A 50.0 -mL sample of \(0.00200\) \(M\) \(\mathrm{AgNO}_{3}\) is added to \(50.0 \mathrm{mL}\) of 0.0100 \(M \mathrm{NaIO}_{3} .\) What is the equilibrium concentration of \(\mathrm{Ag}^{+}\) in solution? \(\left(K_{\mathrm{sp}} \text { for } \mathrm{AgIO}_{3} \text { is } 3.0 \times 10^{-8} .\right)\)
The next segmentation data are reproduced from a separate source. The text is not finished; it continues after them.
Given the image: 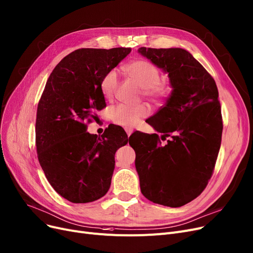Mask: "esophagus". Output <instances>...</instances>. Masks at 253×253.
Segmentation results:
<instances>
[{"label":"esophagus","instance_id":"34e87169","mask_svg":"<svg viewBox=\"0 0 253 253\" xmlns=\"http://www.w3.org/2000/svg\"><path fill=\"white\" fill-rule=\"evenodd\" d=\"M125 129H126V135H127V137H129L130 135H132V133L134 132V129H133L132 127H126Z\"/></svg>","mask_w":253,"mask_h":253}]
</instances>
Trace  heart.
<instances>
[{
  "label": "heart",
  "mask_w": 253,
  "mask_h": 253,
  "mask_svg": "<svg viewBox=\"0 0 253 253\" xmlns=\"http://www.w3.org/2000/svg\"><path fill=\"white\" fill-rule=\"evenodd\" d=\"M124 70L126 75L132 79L141 88L148 98L155 102H162L171 93V86L161 81L159 68L147 60L137 59L127 63ZM118 86V76L115 70H110L102 80V92L107 99H112ZM149 114L146 105H126L119 104L111 110V118L115 124L123 126H134L139 121Z\"/></svg>",
  "instance_id": "b5f03b06"
}]
</instances>
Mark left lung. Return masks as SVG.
<instances>
[{"label": "left lung", "mask_w": 253, "mask_h": 253, "mask_svg": "<svg viewBox=\"0 0 253 253\" xmlns=\"http://www.w3.org/2000/svg\"><path fill=\"white\" fill-rule=\"evenodd\" d=\"M138 52L168 74L172 91L147 119L157 134L135 132L129 145L142 194L155 204L185 206L201 194L213 174L221 145V106L215 81L188 50L140 47Z\"/></svg>", "instance_id": "left-lung-1"}]
</instances>
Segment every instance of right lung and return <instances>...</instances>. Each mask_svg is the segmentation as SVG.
Instances as JSON below:
<instances>
[{
  "label": "right lung",
  "mask_w": 253,
  "mask_h": 253,
  "mask_svg": "<svg viewBox=\"0 0 253 253\" xmlns=\"http://www.w3.org/2000/svg\"><path fill=\"white\" fill-rule=\"evenodd\" d=\"M130 50L76 49L47 79L37 107V156L50 186L70 203H91L107 193L116 150L129 141L118 126H108L102 138L89 134L87 123L106 107L100 87L105 75Z\"/></svg>",
  "instance_id": "obj_1"
}]
</instances>
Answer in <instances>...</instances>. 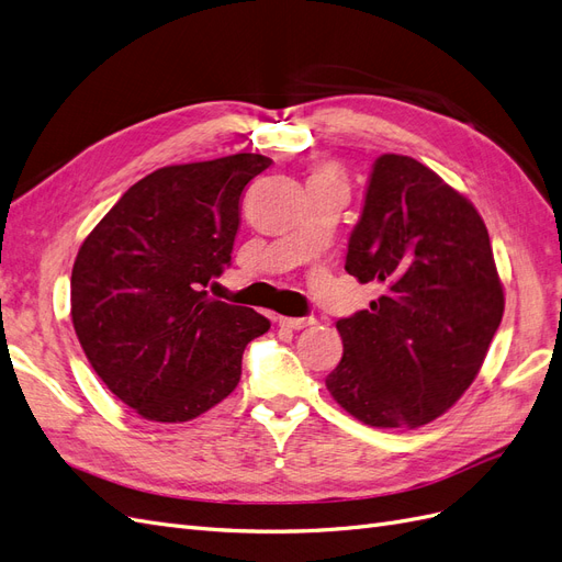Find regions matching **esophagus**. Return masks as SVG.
Returning <instances> with one entry per match:
<instances>
[{
    "mask_svg": "<svg viewBox=\"0 0 562 562\" xmlns=\"http://www.w3.org/2000/svg\"><path fill=\"white\" fill-rule=\"evenodd\" d=\"M314 318H291V316H279V326L288 328V330H302L314 326Z\"/></svg>",
    "mask_w": 562,
    "mask_h": 562,
    "instance_id": "1",
    "label": "esophagus"
}]
</instances>
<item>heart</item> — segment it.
Wrapping results in <instances>:
<instances>
[{
  "label": "heart",
  "mask_w": 562,
  "mask_h": 562,
  "mask_svg": "<svg viewBox=\"0 0 562 562\" xmlns=\"http://www.w3.org/2000/svg\"><path fill=\"white\" fill-rule=\"evenodd\" d=\"M312 178H337V173L333 171V168H321V171L314 173Z\"/></svg>",
  "instance_id": "obj_1"
}]
</instances>
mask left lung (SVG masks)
<instances>
[{
    "label": "left lung",
    "mask_w": 562,
    "mask_h": 562,
    "mask_svg": "<svg viewBox=\"0 0 562 562\" xmlns=\"http://www.w3.org/2000/svg\"><path fill=\"white\" fill-rule=\"evenodd\" d=\"M345 269L382 295L337 321L330 396L368 427L417 429L462 398L504 314L487 227L473 203L413 157L372 166Z\"/></svg>",
    "instance_id": "left-lung-1"
}]
</instances>
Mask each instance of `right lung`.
Listing matches in <instances>:
<instances>
[{"label":"right lung","mask_w":562,"mask_h":562,"mask_svg":"<svg viewBox=\"0 0 562 562\" xmlns=\"http://www.w3.org/2000/svg\"><path fill=\"white\" fill-rule=\"evenodd\" d=\"M262 155L164 166L124 192L72 267V326L95 375L149 422H190L241 380L255 310L203 288L232 262L246 184Z\"/></svg>","instance_id":"1"}]
</instances>
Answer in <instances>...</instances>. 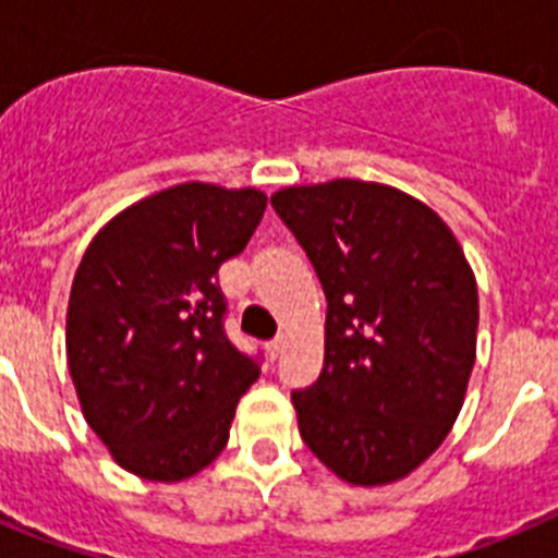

We are given the following initial conditions: Sample volume of \(\mathrm{AgNO}_3\): 50.0 mL Molarity of \(\mathrm{AgNO}_3\): 0.00200 M Sample volume of \(\mathrm{NaIO}_3\): 50.0 mL Molarity of \(\mathrm{NaIO}_3\): 0.0100 M Calculate the initial moles of each reactant: Moles of \(\mathrm{AgNO}_3\) = Volume \(\times\) Molarity = \(50.0 \times 10^{-3} \mathrm{L} \) \(\times\) 0.00200 mol/L = 0.0001 mol Moles of \(\mathrm{NaIO}_3\) = Volume \(\times\) Molarity = \(50.0 \times 10^{-3} \mathrm{L} \) \(\times\) 0.0100 mol/L = 0.0005 mol

Write the balanced chemical equation for the reaction: \(\mathrm{AgNO}_3 + \mathrm{NAIO}_3 \rightarrow \mathrm{AgIO}_3 \downarrow + \mathrm{NaNO}_3\)

Set up an ICE (Initial, Change, Equilibrium) table to help keep track of the changes happening to the various species during the reaction: |\(\mathrm{AgNO}_3\) | \(\mathrm{NaIO}_3\) | \(\mathrm{AgIO}_3\) | \(\mathrm{NaNO}_3\) ---|---|---|---|--- Initial (M)| 0.00200| 0.0100| 0 | 0 Change (M)| -x | -x | +x | +x Equilibrium (M)| 0.00200-x | 0.0100-x | x | x As we can see in the table, we used x as a term to represent the changes in concentration during the reaction. The initial concentrations are calculated by dividing the moles found in step 1 by the total volume of the mixture: Total volume of the solution = 50.0 mL (from \(\mathrm{AgNO}_3\)) + 50.0 mL (from \(\mathrm{NaIO}_3\)) = 100 mL So, the initial concentrations are: \(\mathrm{AgNO}_3\): 0.0001 mol / 0.1 L = 0.00100 M \(\mathrm{NaIO}_3\): 0.0005 mol / 0.1 L = 0.00500 M

The solubility product constant \(K_{sp}\) expression for the reaction is: \(K_{sp} = [\mathrm{Ag}^{+}] [\mathrm{IO}_3^{-}]\) From the ICE table, we know that: \([\mathrm{Ag}^{+}] = x\) \([\mathrm{IO}_3^{-}] = 0.0100 - x\) Substituting these values into the equilibrium expression, we get: \(3.0 \times 10^{-8} = x(0.0100 - x)\)

Now we will solve the quadratic equation for x: \(3.0 \times 10^{-8} = x(0.0100 - x)\) To make the calculations easier, we can make an assumption that \(x << 0.0100\), so the equation becomes: \(3.0 \times 10^{-8} = 0.0100x\) Solve for x (equilibrium concentration of \(\mathrm{Ag}^{+}\)): \(x = \mathrm{Ag}^{+} = \frac{3.0 \times 10^{-8}}{0.0100} = 3.0 \times 10^{-6}\) Therefore, the equilibrium concentration of \(\mathrm{Ag}^{+}\) in the solution is approximately \(3.0 \times 10^{-6}\ \mathrm{M}\).